Another thing to keep in mind is the opportunity cost of getting that degree -- namely, foregoing your salary for two solid years to pursue your studies full-time. Say you're currently earning $75,000 a year, which, after taxes, puts roughly $56,000 a year in your pocket. Give up that income for two years, and all told, your MBA will end up costing you $112,000 plus tuition, fees, and any other associated expenses.

Of course, you do have the option of attending school on a part-time basis and getting your MBA that way. If you do, you'll retain your salary during that time, thus not only softening the financial blow, but quite possibly helping you avoid some student debt (since, conceivably, you can use part of your salary to cover tuition costs).

But there's a downside to that, too. Pursuing a part-time degree can be a major strain on your time and energy, and it could wind up impacting your performance at work.

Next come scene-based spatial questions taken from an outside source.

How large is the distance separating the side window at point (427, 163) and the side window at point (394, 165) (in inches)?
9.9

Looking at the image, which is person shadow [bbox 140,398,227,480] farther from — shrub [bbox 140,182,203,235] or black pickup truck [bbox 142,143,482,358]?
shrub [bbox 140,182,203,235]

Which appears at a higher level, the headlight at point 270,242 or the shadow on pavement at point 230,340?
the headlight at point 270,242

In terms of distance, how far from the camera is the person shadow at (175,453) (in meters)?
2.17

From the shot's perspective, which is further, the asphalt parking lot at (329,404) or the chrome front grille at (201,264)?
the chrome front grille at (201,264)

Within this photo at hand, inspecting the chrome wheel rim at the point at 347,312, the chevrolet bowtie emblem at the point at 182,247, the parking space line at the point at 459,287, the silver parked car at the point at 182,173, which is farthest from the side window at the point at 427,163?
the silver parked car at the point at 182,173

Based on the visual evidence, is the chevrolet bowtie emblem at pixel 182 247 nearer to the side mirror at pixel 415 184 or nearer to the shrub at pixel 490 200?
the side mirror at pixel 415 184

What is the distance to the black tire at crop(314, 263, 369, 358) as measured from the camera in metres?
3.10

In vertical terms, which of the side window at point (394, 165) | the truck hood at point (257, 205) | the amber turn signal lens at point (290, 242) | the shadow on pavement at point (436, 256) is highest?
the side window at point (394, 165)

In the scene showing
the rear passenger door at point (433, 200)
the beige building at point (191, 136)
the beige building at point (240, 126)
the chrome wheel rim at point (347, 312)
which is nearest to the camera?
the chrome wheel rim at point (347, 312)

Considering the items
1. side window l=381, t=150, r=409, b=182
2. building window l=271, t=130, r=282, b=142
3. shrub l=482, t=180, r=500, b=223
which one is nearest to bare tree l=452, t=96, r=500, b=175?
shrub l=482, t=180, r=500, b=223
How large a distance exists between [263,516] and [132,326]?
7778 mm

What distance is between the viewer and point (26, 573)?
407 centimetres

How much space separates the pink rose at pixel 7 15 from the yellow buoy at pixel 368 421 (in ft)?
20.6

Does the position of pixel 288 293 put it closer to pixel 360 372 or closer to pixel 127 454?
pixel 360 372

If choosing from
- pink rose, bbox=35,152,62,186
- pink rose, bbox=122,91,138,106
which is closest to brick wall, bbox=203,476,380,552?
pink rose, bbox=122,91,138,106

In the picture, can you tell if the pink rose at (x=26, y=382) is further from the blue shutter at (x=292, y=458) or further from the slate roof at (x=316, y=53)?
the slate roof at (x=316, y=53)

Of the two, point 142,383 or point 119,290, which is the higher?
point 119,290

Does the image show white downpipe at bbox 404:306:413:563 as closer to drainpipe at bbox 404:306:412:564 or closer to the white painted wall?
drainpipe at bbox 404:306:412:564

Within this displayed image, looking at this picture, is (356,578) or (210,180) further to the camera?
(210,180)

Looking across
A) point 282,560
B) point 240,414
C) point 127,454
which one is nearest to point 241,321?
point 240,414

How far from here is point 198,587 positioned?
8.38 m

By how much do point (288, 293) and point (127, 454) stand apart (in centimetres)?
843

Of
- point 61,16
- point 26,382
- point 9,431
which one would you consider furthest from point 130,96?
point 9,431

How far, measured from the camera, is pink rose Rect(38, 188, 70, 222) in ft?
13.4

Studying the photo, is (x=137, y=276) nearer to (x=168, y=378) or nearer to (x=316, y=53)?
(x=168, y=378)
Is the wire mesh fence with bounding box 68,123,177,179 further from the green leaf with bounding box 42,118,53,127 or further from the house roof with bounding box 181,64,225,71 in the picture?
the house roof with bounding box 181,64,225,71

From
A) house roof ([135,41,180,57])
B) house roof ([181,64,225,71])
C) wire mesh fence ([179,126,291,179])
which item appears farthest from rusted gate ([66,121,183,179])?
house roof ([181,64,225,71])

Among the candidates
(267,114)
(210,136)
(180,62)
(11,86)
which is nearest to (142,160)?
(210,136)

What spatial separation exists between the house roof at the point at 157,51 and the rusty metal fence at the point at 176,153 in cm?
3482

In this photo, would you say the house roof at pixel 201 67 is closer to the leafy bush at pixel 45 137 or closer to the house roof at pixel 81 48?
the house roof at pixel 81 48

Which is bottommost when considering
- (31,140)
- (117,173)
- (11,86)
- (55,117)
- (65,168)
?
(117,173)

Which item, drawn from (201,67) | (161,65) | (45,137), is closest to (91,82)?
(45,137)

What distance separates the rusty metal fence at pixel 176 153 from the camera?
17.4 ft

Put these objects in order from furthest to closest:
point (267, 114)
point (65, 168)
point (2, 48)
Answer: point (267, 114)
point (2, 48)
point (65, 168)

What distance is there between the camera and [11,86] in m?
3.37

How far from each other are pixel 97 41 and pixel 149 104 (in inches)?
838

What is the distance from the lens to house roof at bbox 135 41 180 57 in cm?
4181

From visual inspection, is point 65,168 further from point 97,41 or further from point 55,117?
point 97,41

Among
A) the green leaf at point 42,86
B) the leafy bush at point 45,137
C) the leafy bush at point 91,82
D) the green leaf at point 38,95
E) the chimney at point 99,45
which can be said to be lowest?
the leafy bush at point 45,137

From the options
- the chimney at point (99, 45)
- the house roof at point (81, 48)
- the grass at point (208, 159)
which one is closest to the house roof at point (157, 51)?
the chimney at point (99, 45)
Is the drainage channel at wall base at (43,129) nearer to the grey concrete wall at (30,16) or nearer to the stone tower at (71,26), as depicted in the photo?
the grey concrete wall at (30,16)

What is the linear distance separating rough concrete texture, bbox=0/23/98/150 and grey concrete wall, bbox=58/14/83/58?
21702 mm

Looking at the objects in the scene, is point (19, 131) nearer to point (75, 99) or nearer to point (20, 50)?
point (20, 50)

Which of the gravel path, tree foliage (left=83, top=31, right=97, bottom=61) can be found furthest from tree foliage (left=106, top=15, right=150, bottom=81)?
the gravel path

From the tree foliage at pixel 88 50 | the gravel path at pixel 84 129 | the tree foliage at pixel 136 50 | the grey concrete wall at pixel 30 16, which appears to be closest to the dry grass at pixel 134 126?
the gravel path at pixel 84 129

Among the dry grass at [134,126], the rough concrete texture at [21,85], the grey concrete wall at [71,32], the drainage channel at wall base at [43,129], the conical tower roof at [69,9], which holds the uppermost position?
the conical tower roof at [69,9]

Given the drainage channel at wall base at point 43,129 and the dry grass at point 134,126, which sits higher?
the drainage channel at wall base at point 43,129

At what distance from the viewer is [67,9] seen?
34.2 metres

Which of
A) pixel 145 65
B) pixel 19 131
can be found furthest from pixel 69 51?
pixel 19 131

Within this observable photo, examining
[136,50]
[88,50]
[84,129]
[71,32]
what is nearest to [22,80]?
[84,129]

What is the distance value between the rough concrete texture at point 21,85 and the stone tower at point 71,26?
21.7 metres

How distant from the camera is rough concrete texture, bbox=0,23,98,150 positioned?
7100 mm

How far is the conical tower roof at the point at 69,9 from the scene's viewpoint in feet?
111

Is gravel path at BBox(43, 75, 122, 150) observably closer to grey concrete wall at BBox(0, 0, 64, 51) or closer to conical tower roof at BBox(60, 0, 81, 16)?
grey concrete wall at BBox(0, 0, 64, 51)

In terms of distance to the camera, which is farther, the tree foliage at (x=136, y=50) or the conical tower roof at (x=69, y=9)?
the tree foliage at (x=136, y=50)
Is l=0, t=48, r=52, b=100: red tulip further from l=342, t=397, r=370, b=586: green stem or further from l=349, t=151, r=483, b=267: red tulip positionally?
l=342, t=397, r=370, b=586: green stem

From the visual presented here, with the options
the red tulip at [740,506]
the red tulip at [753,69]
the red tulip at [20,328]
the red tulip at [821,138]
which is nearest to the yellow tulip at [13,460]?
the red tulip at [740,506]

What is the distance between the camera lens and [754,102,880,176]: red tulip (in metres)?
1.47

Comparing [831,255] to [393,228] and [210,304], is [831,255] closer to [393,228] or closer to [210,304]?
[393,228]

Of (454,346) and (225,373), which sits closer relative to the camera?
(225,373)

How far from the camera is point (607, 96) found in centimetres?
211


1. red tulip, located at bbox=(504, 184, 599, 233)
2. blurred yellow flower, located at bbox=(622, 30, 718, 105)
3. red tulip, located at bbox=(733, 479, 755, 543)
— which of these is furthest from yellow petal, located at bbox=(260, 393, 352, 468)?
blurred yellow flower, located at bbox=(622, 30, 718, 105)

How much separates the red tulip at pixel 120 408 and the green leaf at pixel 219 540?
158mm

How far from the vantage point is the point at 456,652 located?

Along these lines, if you're unable to excel in your studies because you don't have enough time in your schedule, you may not get as much out of that degree in the end.

What will an MBA actually do for your career?

Part of the benefit of getting an MBA is making industry connections and gaining exposure to more career opportunities. And there's certainly a value in that. But if you don't actually think the educational component will do much for your career, there may be another way to capitalize on the peripheral benefits an MBA offers. You might, for example, work on expanding your network of contacts by attending more industry events. It's a much cheaper prospect than going back to school full-time.

Choosing the right school

One additional thing to consider when contemplating an MBA is that unfortunately, not all schools are created equal. Whereas the source of your education may not matter as much in another field, in the business world, the top MBA programs tend to carry more weight than lower-tier schools. Some companies, in fact, make a point of hiring MBAs from the top programs only. If you don't get accepted to a top school, or decide you can't afford one, you may want to rethink the value of getting that degree from a less desirable institution -- because in the end, it may not be worth the money.

Are you prepared to go back to school?

One final point to keep in mind is that many candidates who pursue MBAs do so after several years of experience on the job. If you're thinking of getting your advanced degree but have been working for half a decade or longer, you may have difficulty getting back into that student mindset. Furthermore, if you're used to living a comfortable lifestyle thanks to your reasonably decent salary, you may get thrown for a loop if you're suddenly forced to revert to a full-time student existence, complete with more instant noodle dinners than you care to count.

While an MBA could end up being a great move for your career, think about the numerous things you'll be giving up in the process before finalizing your decision. The last thing you want to do is spend all that money on an MBA and come to regret it later on.